**Text provided:**
______________________________
Assignment - GeertsManon/EEG_Metagenomics GitHub Wiki

Context

In the previous practical session, you worked with a single cave metagenomic sample (DRC_cave_A) and manually assembled 5 high-quality bacterial genomes. Now it's time to expand your analysis!

Instead of analyzing just one cave location, you'll now compare three different sampling sites from the same cave system in the Democratic Republic of Congo:

  • DRC_cave_A (your original sample)
  • DRC_cave_B
  • DRC_cave_C

Interactive interface

To save time, everything has been done for you in terms of coding. All you need to do is go to the correct directory and launch the interactive interface:

cd $VSC_DATA/EEG_metagenomics/assignment

anvi-interactive -p MERGED_PROFILE/PROFILE.db -c contigs.db --port XXXXX

Make sure to fill in the X's with your personal VSC username.

Then, open your web browser and navigate to the URL (http://localhost:XXXXX) shown on your screen.

If you need to create a new nested SSH tunnel, please follow the exact steps as described here

Settings

Instead of one coverage layer, you'll see three coverage layers - one for each cave location (A, B, C). This allows you to directly compare the abundance of each organism across the three sites.
______________________________
**Records:**
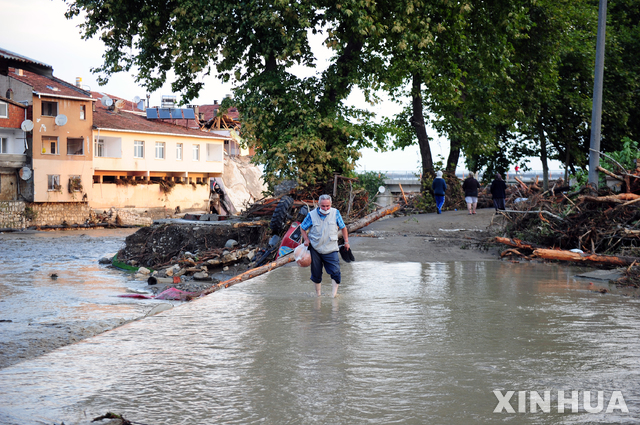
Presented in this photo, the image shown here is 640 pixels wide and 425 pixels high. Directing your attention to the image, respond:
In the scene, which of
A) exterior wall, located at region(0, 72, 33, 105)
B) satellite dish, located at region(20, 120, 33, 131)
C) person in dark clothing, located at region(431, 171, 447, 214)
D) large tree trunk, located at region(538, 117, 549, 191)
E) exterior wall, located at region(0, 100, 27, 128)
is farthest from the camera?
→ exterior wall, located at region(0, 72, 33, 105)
______________________________
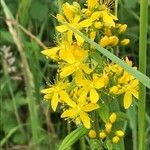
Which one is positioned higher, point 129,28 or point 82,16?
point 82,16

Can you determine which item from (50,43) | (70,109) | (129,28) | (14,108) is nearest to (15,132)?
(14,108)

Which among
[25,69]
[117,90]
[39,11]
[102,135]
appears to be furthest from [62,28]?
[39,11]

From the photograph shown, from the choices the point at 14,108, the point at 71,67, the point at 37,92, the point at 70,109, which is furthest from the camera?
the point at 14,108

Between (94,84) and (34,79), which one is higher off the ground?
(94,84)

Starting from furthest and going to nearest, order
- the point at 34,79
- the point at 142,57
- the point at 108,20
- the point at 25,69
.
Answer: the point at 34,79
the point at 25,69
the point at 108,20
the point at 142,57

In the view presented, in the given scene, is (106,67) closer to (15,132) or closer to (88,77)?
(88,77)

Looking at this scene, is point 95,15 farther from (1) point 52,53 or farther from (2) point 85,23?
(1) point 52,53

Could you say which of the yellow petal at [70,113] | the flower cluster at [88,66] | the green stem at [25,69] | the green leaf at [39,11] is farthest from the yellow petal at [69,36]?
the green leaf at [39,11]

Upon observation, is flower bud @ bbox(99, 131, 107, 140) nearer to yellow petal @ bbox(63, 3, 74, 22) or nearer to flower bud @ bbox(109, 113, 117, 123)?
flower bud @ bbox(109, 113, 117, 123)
______________________________
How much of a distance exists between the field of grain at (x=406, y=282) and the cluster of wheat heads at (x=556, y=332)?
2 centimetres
______________________________
**Work instruction:**
Answer these questions about the assignment text.
(a) How many high-quality bacterial genomes were manually assembled from DRC_cave_A in the previous practical session?
(b) What should the X's in the anvi-interactive command be replaced with?
(c) How many coverage layers will the interface show, and what does each one represent?

**Written answer:**
(a) 5
(b) Your personal VSC username.
(c) Three, one for each cave location (A, B, C).